PASSAGE GIVEN:

Praphul T
Indirect Natural Convection
Near-Wall Dynamics of Fluids in Indirect Natural Convection
This project focused on the numerical study of near-wall dynamics in indirect natural convection, with an emphasis on understanding flow structures, heat transfer, and the effects of throughflow. The work involved computational fluid dynamics (CFD) simulations to analyze the behavior of plume structures and their scaling with the Rayleigh number (Ra) for fluids with Prandtl numbers (Pr) of 0.7 (air) and 5.2 (water).
Key Objectives:
To investigate the scaling relationships between plume spacing, plume length, and heat flux with the Rayleigh number.
To study the near-wall flow structures in indirect natural convection.
To examine the effects of throughflow (transverse velocity) on convection dynamics.
Methodology :
CFD Simulations: Conducted using ANSYS Fluent CFD software to model Rayleigh-Bénard convection with the Boussinesq approximation for density variations.
Image Processing: Used MATLAB to analyze plume structures and measure plume lengths
Fortran-Based Model: Developed to study the impact of throughflow on plume spacing and heat transfer.

DATASET RECORDS:
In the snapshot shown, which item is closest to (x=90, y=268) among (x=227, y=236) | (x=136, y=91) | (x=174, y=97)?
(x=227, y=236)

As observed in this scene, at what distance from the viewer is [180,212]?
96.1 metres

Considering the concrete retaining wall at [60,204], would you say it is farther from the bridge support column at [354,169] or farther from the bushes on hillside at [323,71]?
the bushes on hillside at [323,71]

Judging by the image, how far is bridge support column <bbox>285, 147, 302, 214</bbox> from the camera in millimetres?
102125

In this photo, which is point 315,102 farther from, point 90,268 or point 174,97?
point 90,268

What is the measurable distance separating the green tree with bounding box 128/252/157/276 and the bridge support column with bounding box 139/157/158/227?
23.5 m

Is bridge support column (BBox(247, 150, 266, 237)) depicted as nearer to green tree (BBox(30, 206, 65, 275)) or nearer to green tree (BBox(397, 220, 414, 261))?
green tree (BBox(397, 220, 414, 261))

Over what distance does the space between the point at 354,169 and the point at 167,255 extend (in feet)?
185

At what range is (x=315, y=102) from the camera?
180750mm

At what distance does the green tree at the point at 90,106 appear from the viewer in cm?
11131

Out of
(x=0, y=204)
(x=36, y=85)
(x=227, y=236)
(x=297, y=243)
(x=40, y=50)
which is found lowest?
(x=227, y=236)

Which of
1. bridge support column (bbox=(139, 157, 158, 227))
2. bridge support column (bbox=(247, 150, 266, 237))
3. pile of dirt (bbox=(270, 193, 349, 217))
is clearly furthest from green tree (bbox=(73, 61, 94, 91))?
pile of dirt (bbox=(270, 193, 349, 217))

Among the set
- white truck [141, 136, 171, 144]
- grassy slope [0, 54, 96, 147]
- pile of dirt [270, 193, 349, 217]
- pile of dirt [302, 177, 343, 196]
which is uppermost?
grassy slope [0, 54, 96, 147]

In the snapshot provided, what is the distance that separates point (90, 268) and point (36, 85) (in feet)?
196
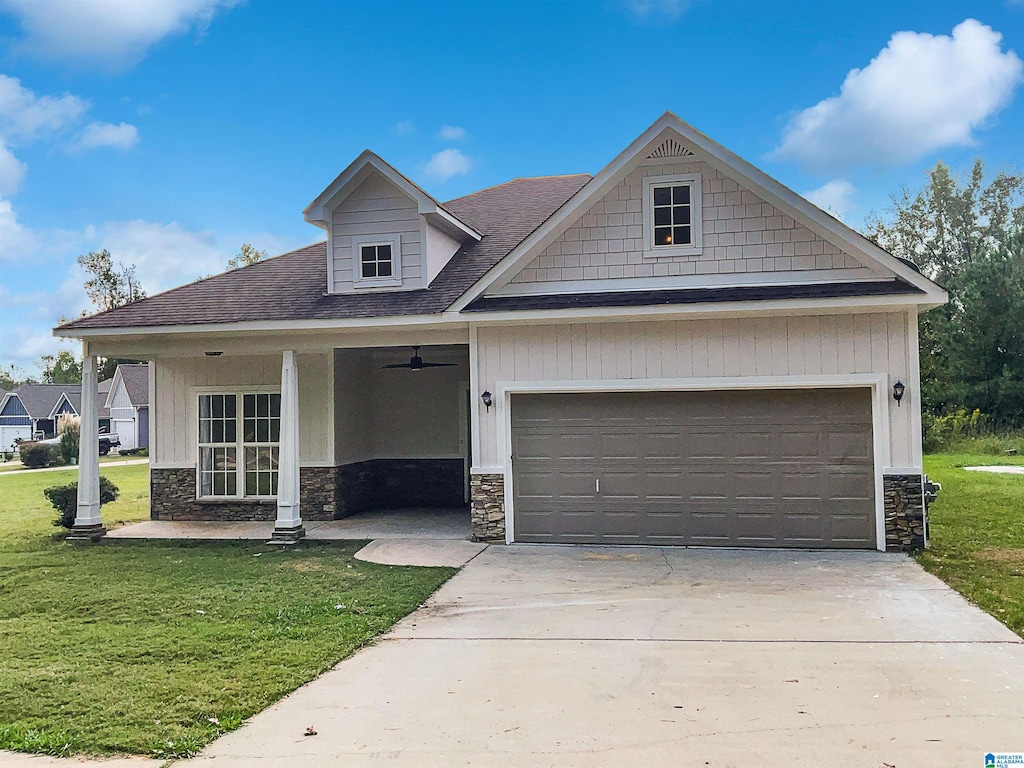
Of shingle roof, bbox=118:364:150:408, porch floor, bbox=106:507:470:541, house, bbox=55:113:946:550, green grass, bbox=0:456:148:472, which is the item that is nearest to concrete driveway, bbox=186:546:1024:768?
house, bbox=55:113:946:550

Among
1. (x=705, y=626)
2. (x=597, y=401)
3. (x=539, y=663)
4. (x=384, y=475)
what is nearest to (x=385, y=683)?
(x=539, y=663)

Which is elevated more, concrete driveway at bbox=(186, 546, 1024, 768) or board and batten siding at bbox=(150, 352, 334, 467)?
board and batten siding at bbox=(150, 352, 334, 467)

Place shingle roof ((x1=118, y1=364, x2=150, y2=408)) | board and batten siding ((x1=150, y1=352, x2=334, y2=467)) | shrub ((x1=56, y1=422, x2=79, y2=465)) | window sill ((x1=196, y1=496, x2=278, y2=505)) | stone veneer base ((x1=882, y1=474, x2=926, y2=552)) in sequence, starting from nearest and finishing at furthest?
1. stone veneer base ((x1=882, y1=474, x2=926, y2=552))
2. board and batten siding ((x1=150, y1=352, x2=334, y2=467))
3. window sill ((x1=196, y1=496, x2=278, y2=505))
4. shrub ((x1=56, y1=422, x2=79, y2=465))
5. shingle roof ((x1=118, y1=364, x2=150, y2=408))

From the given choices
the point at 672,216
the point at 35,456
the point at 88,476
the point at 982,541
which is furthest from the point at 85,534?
the point at 35,456

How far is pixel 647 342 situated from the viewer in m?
11.1

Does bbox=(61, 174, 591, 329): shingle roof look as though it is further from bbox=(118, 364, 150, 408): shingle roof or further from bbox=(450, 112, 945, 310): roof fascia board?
bbox=(118, 364, 150, 408): shingle roof

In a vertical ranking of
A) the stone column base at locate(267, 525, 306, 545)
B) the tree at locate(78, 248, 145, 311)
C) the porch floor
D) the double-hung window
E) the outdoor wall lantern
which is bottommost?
the porch floor

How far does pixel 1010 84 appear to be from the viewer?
3597 centimetres

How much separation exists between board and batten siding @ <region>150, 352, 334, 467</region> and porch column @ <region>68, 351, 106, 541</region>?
4.72 ft

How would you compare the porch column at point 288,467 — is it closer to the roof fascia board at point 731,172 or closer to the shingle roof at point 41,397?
the roof fascia board at point 731,172

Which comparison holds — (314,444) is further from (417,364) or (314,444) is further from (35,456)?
(35,456)

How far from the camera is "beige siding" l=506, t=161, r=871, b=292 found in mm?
10656

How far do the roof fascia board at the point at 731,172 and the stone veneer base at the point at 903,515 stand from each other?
2350mm

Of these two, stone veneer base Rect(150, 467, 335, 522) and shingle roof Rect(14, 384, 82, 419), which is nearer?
stone veneer base Rect(150, 467, 335, 522)
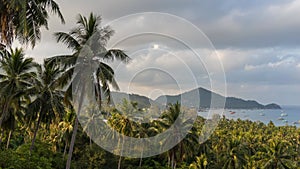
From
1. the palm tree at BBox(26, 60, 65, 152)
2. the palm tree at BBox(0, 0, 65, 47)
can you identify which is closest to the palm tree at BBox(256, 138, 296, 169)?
the palm tree at BBox(26, 60, 65, 152)

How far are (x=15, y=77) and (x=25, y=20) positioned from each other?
11.2 metres

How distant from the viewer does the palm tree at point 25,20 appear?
1030 cm

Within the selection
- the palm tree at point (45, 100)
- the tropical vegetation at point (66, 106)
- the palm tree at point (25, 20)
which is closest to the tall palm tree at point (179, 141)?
the tropical vegetation at point (66, 106)

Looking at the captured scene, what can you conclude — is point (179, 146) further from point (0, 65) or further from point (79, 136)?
point (0, 65)

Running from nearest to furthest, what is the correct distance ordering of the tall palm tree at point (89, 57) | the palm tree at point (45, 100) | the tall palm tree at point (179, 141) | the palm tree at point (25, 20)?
1. the palm tree at point (25, 20)
2. the tall palm tree at point (89, 57)
3. the palm tree at point (45, 100)
4. the tall palm tree at point (179, 141)

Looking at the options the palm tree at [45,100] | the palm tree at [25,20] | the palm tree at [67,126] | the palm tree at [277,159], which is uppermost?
the palm tree at [25,20]

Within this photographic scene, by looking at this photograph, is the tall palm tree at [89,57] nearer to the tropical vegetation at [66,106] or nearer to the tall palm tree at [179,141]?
the tropical vegetation at [66,106]

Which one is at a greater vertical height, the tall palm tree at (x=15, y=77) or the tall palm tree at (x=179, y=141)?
the tall palm tree at (x=15, y=77)

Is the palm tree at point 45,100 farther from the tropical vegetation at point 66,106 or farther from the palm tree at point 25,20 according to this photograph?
the palm tree at point 25,20

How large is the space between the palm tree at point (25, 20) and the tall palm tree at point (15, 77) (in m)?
→ 8.12

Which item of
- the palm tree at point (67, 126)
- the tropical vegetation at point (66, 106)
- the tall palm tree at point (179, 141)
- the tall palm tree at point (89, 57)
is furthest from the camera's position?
the palm tree at point (67, 126)

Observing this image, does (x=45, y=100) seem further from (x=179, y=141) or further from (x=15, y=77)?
(x=179, y=141)

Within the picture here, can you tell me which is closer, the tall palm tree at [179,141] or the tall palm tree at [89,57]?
the tall palm tree at [89,57]

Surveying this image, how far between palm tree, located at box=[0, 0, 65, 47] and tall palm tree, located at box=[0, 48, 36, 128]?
8.12 m
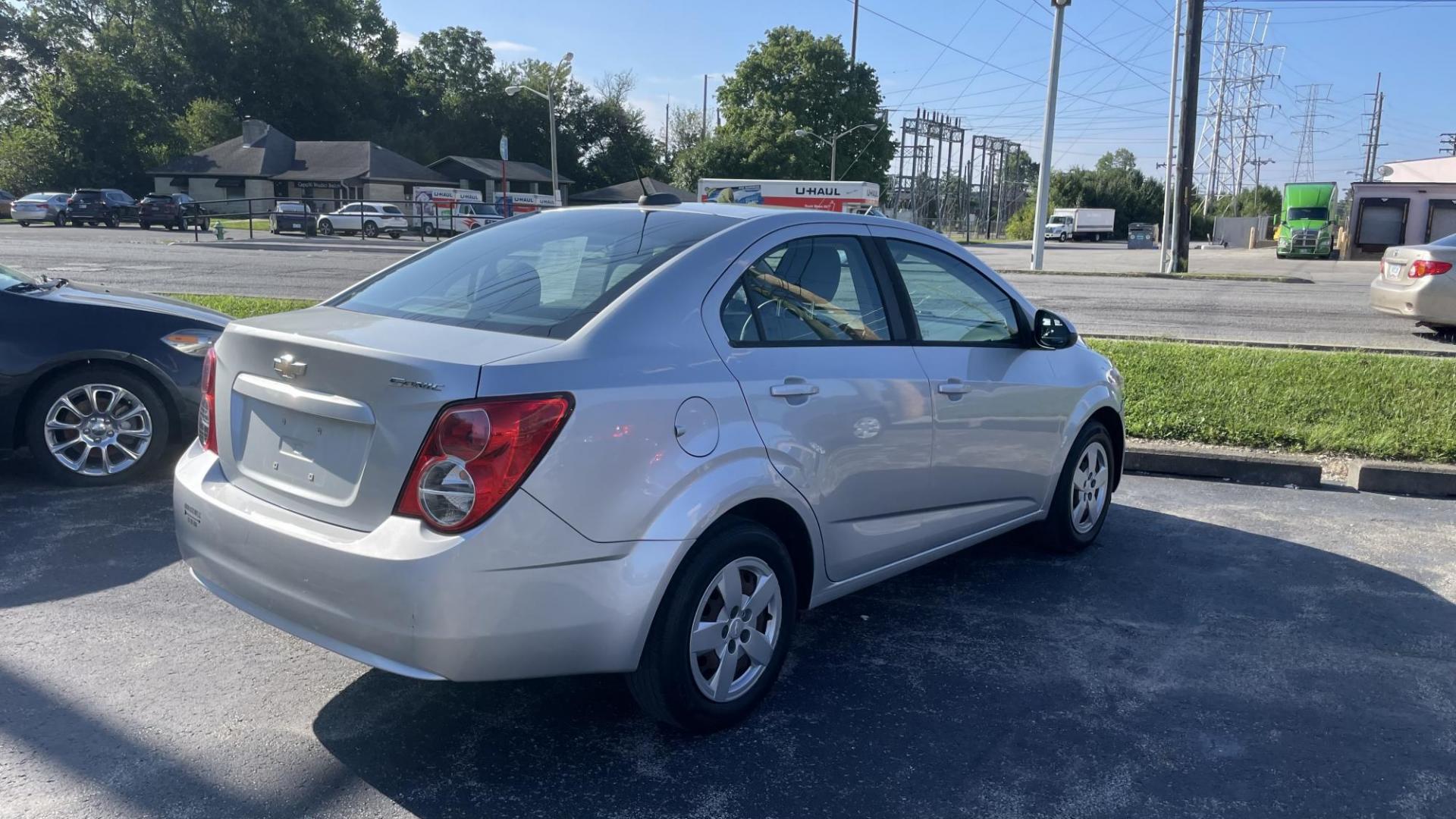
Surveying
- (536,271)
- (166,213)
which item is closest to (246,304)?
(536,271)

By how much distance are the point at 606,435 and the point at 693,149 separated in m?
74.3

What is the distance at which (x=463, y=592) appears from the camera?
274 cm

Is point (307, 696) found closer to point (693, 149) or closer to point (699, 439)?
point (699, 439)

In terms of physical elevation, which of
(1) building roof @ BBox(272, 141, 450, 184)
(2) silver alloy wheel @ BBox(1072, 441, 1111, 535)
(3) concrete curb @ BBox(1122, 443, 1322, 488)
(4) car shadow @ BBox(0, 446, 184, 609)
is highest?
(1) building roof @ BBox(272, 141, 450, 184)

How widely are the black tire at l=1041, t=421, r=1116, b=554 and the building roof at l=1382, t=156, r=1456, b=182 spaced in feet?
158

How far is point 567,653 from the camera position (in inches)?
115

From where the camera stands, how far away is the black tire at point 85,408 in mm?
5641

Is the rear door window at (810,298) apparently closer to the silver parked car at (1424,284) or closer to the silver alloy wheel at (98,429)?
the silver alloy wheel at (98,429)

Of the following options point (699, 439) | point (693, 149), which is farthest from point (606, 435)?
point (693, 149)

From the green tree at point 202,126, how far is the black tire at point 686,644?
259 feet

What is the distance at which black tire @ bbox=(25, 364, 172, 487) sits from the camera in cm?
564

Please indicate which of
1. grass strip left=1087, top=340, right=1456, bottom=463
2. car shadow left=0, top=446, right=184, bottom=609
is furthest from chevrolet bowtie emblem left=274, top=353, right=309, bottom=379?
grass strip left=1087, top=340, right=1456, bottom=463

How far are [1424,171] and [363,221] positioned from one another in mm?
45694

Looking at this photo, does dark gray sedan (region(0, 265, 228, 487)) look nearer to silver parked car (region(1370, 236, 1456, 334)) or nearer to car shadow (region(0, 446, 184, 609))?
car shadow (region(0, 446, 184, 609))
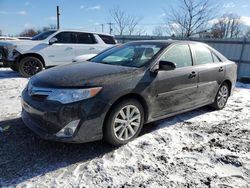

PROBLEM SET:
A: Output the stretch of the page on indirect natural convection from "Image Processing: Used" through "and heat transfer.", copied word for word.
B: In the records, revise the stretch from the line containing "Place shingle roof" through the line containing "4. shrub ((x1=56, y1=422, x2=79, y2=465))" by replacing "Place" with "Rank" and leaving everything else unchanged. Return only those lines.

EXPECTED ANSWERS:
A:
Image Processing: Used MATLAB to analyze plume structures and measure plume lengths
Fortran-Based Model: Developed to study the impact of throughflow on plume spacing and heat transfer.

B:
Rank shingle roof ((x1=118, y1=364, x2=150, y2=408)) | board and batten siding ((x1=150, y1=352, x2=334, y2=467)) | shrub ((x1=56, y1=422, x2=79, y2=465)) | window sill ((x1=196, y1=496, x2=278, y2=505)) | stone veneer base ((x1=882, y1=474, x2=926, y2=552)) in sequence, starting from nearest and finishing at furthest?
1. stone veneer base ((x1=882, y1=474, x2=926, y2=552))
2. board and batten siding ((x1=150, y1=352, x2=334, y2=467))
3. window sill ((x1=196, y1=496, x2=278, y2=505))
4. shrub ((x1=56, y1=422, x2=79, y2=465))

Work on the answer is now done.